_Text extract_:
○ ○ ○ ○ ○

Program-Specific Study Abroad Scholarships/Grants: These scholarships or grants are often offered to students who decide to study abroad through a particular program. This could be the independent study abroad provider or through a particular program crafted by your university, and only students who plan to study through that program qualify to apply.
Subject-Specific Grants/Scholarships for Studying Abroad: Many grants or scholarships are awarded to students who plan to pursue a certain field of study or major while abroad, such as Foreign Language Scholarships. This financial aid can be incredibly specific, zeroing in on not just the subject, but also a certain subject to be studied in a particular country.
Student-Specific Scholarships/Grants: Some scholarships are awarded based on the students themselves, due to factors such as gender, race, religion, disabilities, or se,xual orientation. For instance, there are specific study abroad scholarships for high school students! With a demand for more diverse study abroad students, programs such as the Diversity Abroad Scholarships are especially helpful for students searching for financial aid. Study abroad scholarships for minorities are out there, you just have to find them!
University-Provided Study Abroad Scholarships/Grants: Many universities provide scholarships or grants on a merit-basis to be generally applied to any students looking to study abroad. However, don’t just research financial aid provided by your home university! Study abroad grants for undergraduates can be available from different institutions depending on your affiliations. Also, look at the university you will be studying at while abroad; many higher education institutions throughout the world provide scholarships for international students to encourage a more diverse student body to attend their university.
Organization-Provided Scholarships/Grants: Be sure to do thorough research of nonprofit, chapter, or heritage organizations that may provide scholarships or grants to deserving students who match their criteria. Prime examples include students of Italian or Hispanic descent. The possibilities are endless!
Government-Funded Scholarships/Grants for Study Abroad: Aside from assuring that your financial aid will carry over for your study abroad semester, there are a number of government-funded grants or scholarships that encourage students to study or do work abroad. Good examples of this include the Fulbright Program, or Chevening Scholarships and Fellowships, which are funded by the UK government specifically for international student leaders looking to study in the UK.

○ ○ ○ ○ ○

_Task 1_: Convert the entries, from the line containing "Referring to the" through the end of the entries, into a JSON list of strings with one string per line and no blank lines. Leave out the pictures.

○ ○ ○ ○ ○

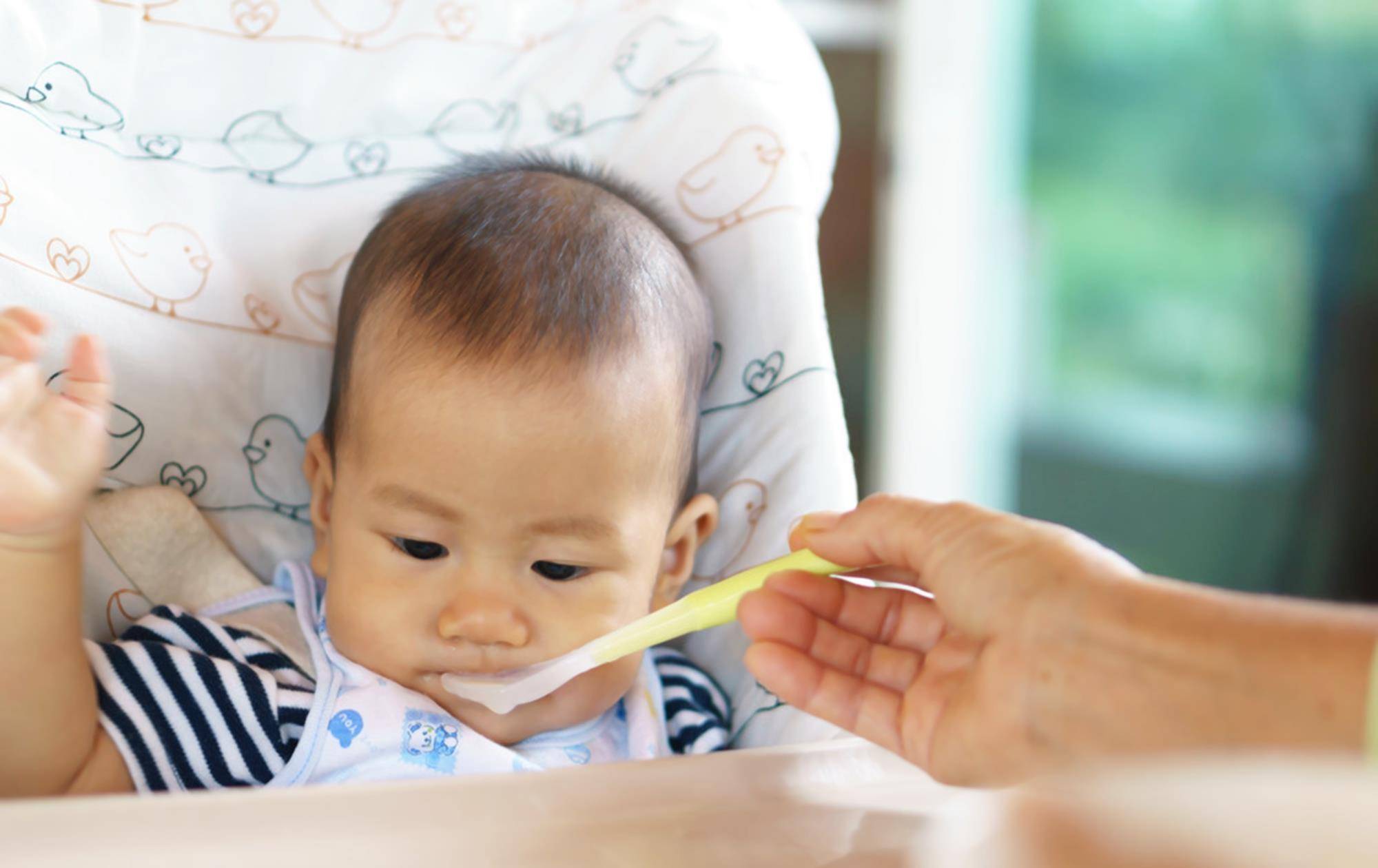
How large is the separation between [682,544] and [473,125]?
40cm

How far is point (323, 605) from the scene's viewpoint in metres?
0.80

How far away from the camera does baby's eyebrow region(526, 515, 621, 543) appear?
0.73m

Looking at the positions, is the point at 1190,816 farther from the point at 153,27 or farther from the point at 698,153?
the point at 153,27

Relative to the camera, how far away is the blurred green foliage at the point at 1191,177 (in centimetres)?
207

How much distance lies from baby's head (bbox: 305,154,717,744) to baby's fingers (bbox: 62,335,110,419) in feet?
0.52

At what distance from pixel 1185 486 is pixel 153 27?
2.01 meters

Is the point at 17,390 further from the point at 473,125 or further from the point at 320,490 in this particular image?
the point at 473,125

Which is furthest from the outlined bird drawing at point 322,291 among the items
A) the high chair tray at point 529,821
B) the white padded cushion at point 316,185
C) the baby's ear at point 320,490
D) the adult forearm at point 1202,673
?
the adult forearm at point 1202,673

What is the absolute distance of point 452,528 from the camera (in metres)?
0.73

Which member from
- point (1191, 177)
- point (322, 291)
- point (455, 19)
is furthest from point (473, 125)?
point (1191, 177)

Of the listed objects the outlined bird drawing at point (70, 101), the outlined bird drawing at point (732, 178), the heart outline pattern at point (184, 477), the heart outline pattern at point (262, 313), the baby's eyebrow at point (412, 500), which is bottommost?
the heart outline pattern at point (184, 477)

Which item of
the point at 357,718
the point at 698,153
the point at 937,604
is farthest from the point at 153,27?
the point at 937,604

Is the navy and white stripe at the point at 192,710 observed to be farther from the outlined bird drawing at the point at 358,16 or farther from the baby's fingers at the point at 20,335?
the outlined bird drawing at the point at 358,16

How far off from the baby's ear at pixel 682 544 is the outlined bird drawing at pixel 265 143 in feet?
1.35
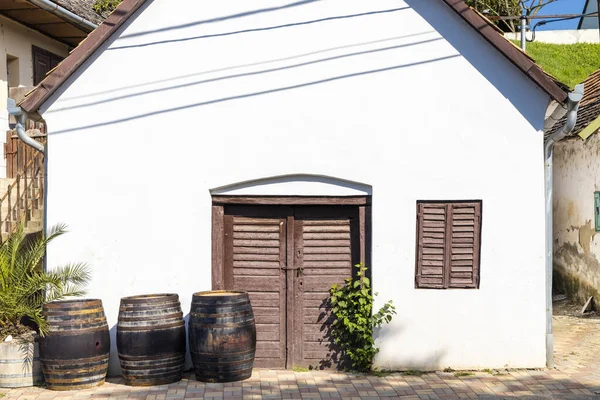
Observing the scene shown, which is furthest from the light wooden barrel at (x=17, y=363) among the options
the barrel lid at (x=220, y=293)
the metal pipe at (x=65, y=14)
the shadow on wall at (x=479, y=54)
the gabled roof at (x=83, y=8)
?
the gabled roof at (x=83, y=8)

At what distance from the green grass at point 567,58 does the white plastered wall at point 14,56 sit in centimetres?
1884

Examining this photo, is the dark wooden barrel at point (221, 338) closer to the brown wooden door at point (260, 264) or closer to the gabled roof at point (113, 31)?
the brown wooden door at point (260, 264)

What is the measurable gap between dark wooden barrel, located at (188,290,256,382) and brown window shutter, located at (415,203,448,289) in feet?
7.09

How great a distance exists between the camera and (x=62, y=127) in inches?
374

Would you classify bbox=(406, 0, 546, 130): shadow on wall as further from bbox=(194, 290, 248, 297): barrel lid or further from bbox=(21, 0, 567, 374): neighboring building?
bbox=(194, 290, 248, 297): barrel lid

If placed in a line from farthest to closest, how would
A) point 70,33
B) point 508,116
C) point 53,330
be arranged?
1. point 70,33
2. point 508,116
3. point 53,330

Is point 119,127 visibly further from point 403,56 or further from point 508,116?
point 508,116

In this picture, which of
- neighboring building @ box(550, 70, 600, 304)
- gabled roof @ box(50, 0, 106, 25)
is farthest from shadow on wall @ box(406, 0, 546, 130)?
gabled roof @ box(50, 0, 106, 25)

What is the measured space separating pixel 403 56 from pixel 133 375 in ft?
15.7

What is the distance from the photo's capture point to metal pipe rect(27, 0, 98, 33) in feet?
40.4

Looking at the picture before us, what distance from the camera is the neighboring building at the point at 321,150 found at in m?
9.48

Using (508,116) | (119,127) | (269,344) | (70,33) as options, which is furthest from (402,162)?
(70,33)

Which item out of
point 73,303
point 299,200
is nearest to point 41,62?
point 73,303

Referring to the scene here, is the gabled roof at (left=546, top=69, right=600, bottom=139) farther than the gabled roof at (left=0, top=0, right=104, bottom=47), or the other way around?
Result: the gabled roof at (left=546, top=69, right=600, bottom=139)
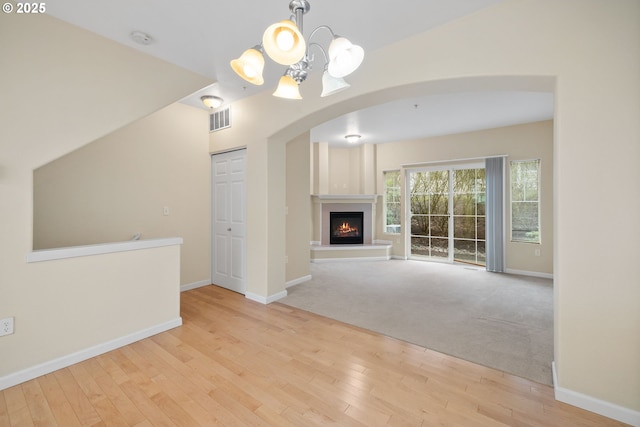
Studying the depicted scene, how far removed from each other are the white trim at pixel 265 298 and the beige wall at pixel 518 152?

○ ○ ○ ○ ○

_Task 2_: In the text on study abroad scholarships, which government funds the Chevening Scholarships and Fellowships?

_Exercise answer 1_:
[
  "Referring to the scene here, is the gabled roof at (left=546, top=69, right=600, bottom=139) farther than the gabled roof at (left=0, top=0, right=104, bottom=47), or the other way around?",
  "Result: the gabled roof at (left=546, top=69, right=600, bottom=139)",
  "Studying the depicted scene, how far removed from each other are the white trim at pixel 265 298 and the beige wall at pixel 518 152?"
]

_Exercise answer 2_: The UK government.